- _SET PROBLEM 1_:
In the article on Australian solar capacity, what could Australia become throughout Asia besides meeting its own energy needs with renewable energy?

- _SELECTED TEXT_:

## begin

Could Solar Capacity Ever Actually Shrink in Australia?

Just as Australia is on the march to reaching peak solar, a logical question flows from this: will the country get to a point where its solar capacity ever shrinks? After all, the thinking may go ‘what goes up, must come down’ - and this is certainly the case when it comes to fossil fuel energy sources, which have certainly had their time, and need to be wound up ASAP. But with solar, it’s indeed different.

On the one hand, solar tech will continue to change as new breakthroughs occur. So, in a sense today’s solar technology will come to the end of its life in the decades ahead, and be replaced then, or earlier via the desire of an owner to upgrade. But that’s just normal. After all, we don’t see many portable cassette or MiniDisc players around these days - yet we still of course all listen to music! In turn, while individual solar systems will one day be replaced, solar power as a form of energy is essentially infinite, and solar power and battery tech is only improving. Thus, there is every expectation solar power capacity will only continue to grow, even as specific technology is replaced and upgraded.

Storing Up the Energy to Maintain Peak Performance

The answer to dealing with excess solar and other renewable energy can be found in storage and export (more on that in a moment). Just as any household can store excess solar energy its rooftop solar system generates in a battery, so too does the same principle apply at a nationwide level. It’s imperative to understand accordingly that Australia going green in this decade doesn’t just involve increasing renewable energy generation, but also more investment in energy storage alongside it. There’s no question the transition era to a 100% renewables energy sector for Australia will come with some speed bumps, but renewables with battery storage is undoubtedly the way to go.

A Survey of the Summit

As discussed here, there are challenges to consider as it pertains to Australia reaching ’peak’ solar. It’s important the nation is proactive in considering them, as ultimately - as the present energy crisis has shown, the seeds of which were sown over the past decade by the former Coalition federal government’s deliberate neglect of renewable energy policy - such solutions to these problems cannot occur overnight with a simple snap of the fingers. Instead, it requires year of thoughtful planning and policy formulation. This said, it’s vital to not lose sight of the fact that - while it’s a real problem to be tackled - Australia obtaining a peak solar capacity is a very nice problem to have indeed. The Great Southern Land has the goods to be a renewable energy superpower, and getting to such a soaring level of solar’s growth would be in harmony with that potential.

Australia has the opportunity to not only create the conditions which would allow for all its energy needs at home being taken care of by renewable energy, but it could also become a renewable energy exporter throughout Asia. Just as the past saw the country emerge as a superpower of fossil fuel resources, the future could see it become one in the renewable energy sector. This offers the prospect for the country to not only create an entirely clean and green energy sector domestically, but also help other nations in Asia in their own quest to go green in the future. So, make no mistake, even if there shall be hurdles to clear on the road ahead surrounding the management of excess solar (and other renewables), ultimately every path worth taking can have some testing moments - but it's most certainly still worth moving forward. In short, nothing should stop Australia's ongoing pursuit and growth of more renewable energy capacity, in both the small and large-scale sectors.

## end

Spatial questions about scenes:
## begin

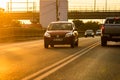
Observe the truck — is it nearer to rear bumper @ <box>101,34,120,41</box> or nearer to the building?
rear bumper @ <box>101,34,120,41</box>

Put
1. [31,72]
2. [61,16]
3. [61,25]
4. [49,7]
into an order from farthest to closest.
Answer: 1. [49,7]
2. [61,16]
3. [61,25]
4. [31,72]

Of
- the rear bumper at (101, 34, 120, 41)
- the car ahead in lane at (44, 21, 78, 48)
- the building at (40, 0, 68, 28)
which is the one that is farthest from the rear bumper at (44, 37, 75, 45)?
the building at (40, 0, 68, 28)

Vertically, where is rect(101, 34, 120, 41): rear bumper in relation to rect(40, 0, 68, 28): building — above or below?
below

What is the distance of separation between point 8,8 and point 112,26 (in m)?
111

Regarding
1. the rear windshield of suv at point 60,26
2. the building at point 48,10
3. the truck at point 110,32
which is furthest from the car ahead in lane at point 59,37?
the building at point 48,10

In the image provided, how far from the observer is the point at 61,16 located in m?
109

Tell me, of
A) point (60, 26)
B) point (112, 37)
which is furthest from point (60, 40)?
point (112, 37)

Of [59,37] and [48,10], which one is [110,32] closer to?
[59,37]

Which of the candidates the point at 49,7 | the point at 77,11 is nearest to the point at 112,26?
the point at 49,7

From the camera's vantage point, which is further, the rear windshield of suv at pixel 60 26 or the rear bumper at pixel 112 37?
the rear bumper at pixel 112 37

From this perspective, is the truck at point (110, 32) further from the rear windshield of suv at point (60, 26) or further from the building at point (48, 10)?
the building at point (48, 10)

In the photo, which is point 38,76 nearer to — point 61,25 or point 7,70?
point 7,70

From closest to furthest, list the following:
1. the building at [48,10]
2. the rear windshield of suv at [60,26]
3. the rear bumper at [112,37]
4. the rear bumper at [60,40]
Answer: the rear bumper at [60,40], the rear windshield of suv at [60,26], the rear bumper at [112,37], the building at [48,10]

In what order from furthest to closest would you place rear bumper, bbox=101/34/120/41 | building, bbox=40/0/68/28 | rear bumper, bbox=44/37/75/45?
building, bbox=40/0/68/28 < rear bumper, bbox=101/34/120/41 < rear bumper, bbox=44/37/75/45
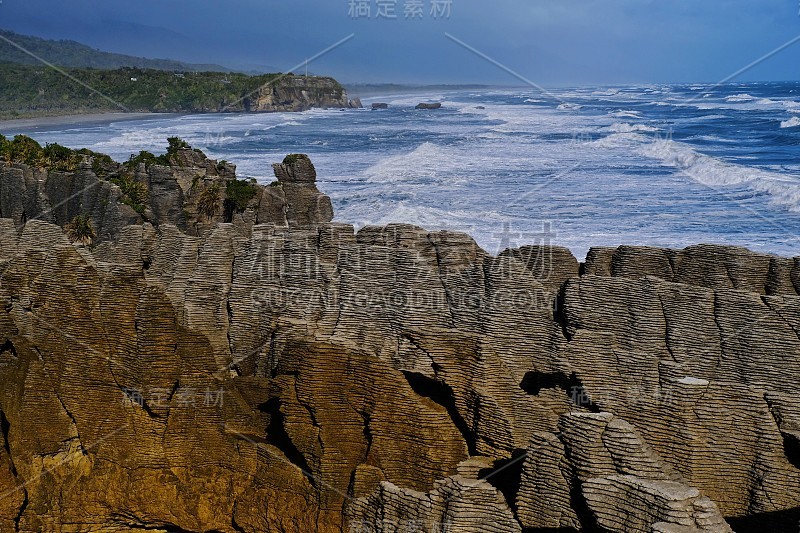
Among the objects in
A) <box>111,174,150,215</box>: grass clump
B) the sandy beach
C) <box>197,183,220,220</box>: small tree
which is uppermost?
the sandy beach

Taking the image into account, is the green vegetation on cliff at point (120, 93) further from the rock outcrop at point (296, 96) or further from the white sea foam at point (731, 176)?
the white sea foam at point (731, 176)

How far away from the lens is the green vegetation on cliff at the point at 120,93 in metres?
130

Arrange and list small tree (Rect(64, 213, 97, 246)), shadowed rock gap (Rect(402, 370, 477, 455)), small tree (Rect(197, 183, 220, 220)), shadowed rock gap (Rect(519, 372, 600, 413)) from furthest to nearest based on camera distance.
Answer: small tree (Rect(197, 183, 220, 220))
small tree (Rect(64, 213, 97, 246))
shadowed rock gap (Rect(402, 370, 477, 455))
shadowed rock gap (Rect(519, 372, 600, 413))

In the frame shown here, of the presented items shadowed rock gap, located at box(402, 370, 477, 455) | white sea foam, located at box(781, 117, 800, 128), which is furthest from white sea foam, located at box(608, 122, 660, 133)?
shadowed rock gap, located at box(402, 370, 477, 455)

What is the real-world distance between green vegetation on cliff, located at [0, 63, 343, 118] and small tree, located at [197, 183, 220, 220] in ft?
344

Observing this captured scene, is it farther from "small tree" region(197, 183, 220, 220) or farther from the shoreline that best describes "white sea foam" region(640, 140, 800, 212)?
the shoreline

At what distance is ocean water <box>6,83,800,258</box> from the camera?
29.8m

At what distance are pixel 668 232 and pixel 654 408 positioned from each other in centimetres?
2243

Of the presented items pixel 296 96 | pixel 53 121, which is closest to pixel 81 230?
pixel 53 121

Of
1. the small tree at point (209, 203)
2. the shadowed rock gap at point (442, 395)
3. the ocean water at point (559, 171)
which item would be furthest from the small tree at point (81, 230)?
the shadowed rock gap at point (442, 395)

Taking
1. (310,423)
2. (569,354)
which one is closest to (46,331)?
(310,423)

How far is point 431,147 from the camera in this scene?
58.5 metres

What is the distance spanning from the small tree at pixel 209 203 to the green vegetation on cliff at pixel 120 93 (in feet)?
344

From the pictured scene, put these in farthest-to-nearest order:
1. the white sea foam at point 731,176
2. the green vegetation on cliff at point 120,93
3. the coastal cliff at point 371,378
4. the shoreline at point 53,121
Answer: the green vegetation on cliff at point 120,93, the shoreline at point 53,121, the white sea foam at point 731,176, the coastal cliff at point 371,378
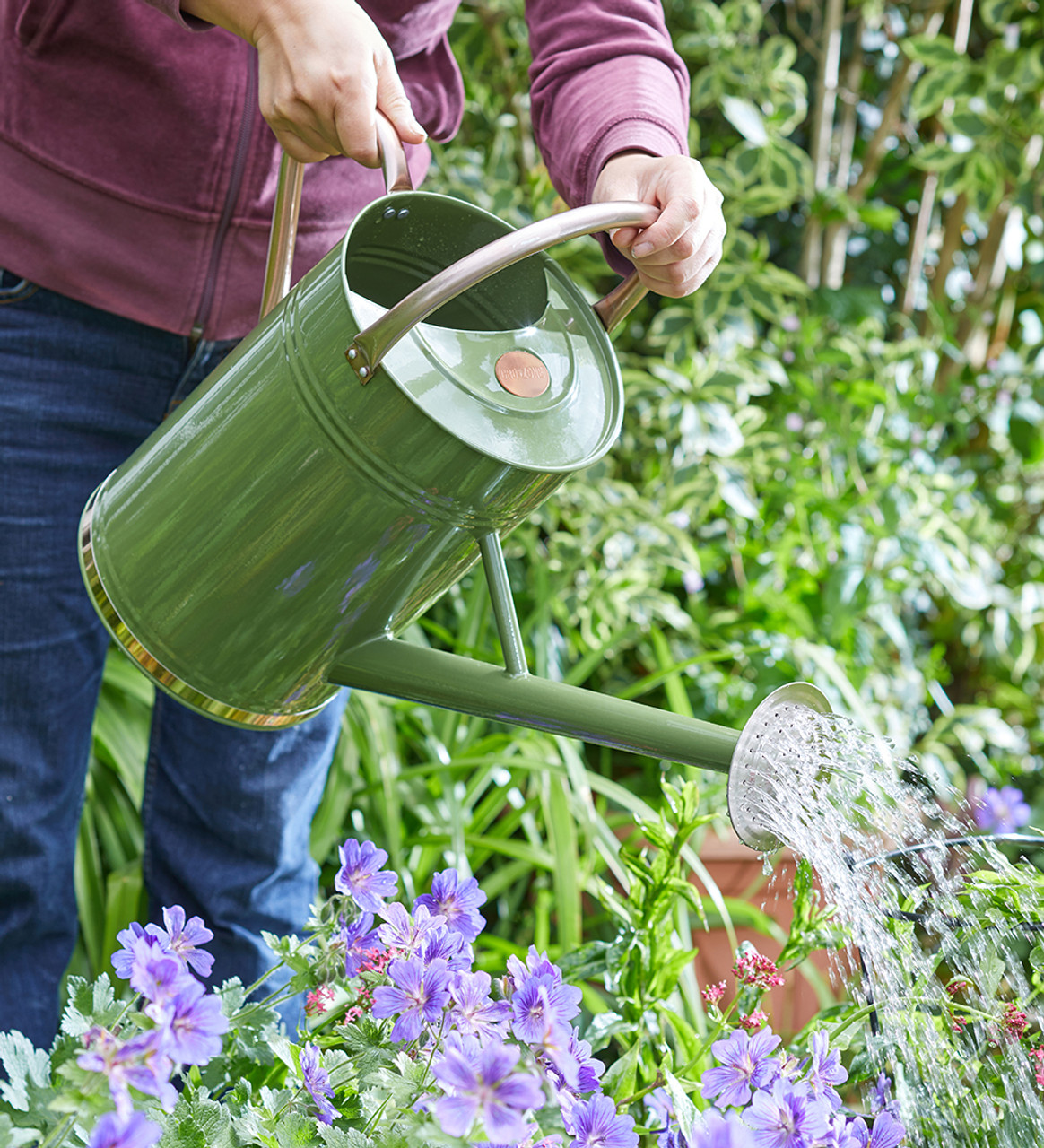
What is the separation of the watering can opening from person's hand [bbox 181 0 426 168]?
0.13ft

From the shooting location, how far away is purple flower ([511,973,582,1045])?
464 millimetres

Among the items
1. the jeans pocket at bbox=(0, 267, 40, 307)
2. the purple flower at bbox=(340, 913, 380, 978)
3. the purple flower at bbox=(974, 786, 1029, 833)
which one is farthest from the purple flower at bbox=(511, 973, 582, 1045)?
the purple flower at bbox=(974, 786, 1029, 833)

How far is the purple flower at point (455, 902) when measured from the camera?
586mm

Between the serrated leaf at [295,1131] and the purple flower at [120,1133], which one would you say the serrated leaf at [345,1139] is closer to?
the serrated leaf at [295,1131]

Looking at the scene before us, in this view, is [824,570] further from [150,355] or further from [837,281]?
[150,355]

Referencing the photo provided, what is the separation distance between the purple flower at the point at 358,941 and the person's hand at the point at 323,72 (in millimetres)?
420

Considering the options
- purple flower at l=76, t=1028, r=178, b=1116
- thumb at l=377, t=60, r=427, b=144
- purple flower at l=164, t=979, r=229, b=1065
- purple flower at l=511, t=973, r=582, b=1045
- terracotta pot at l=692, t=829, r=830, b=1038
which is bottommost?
terracotta pot at l=692, t=829, r=830, b=1038

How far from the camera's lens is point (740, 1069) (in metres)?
0.53

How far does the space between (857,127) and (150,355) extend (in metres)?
2.01

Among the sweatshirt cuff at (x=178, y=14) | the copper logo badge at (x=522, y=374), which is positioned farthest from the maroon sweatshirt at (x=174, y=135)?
the copper logo badge at (x=522, y=374)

## end

- _SET PROBLEM 2_:
Render the records between the line holding "How far is point" and the line holding "464 millimetres", inclusive, as a two-column CSV with the columns request and answer. Give one row for each request, put each field in quotation marks with line breaks replaced by spaces, and leave out the pictures.

- _COMPLETE ANSWER 1_:
A renewable energy exporter.

- _COMPLETE ANSWER 2_:
request,answer
"How far is point 431,147 from the camera in this scene?","58.5 metres"
"What is the distance spanning from the small tree at pixel 209 203 to the green vegetation on cliff at pixel 120 93 (in feet)?","344"
"From the pictured scene, put these in farthest-to-nearest order: 1. the white sea foam at point 731,176 2. the green vegetation on cliff at point 120,93 3. the coastal cliff at point 371,378 4. the shoreline at point 53,121 Answer:","the green vegetation on cliff at point 120,93, the shoreline at point 53,121, the white sea foam at point 731,176, the coastal cliff at point 371,378"
"What is the separation of the watering can opening from person's hand [bbox 181 0 426 168]?","0.13ft"
"From the shooting location, how far away is purple flower ([511,973,582,1045])?","464 millimetres"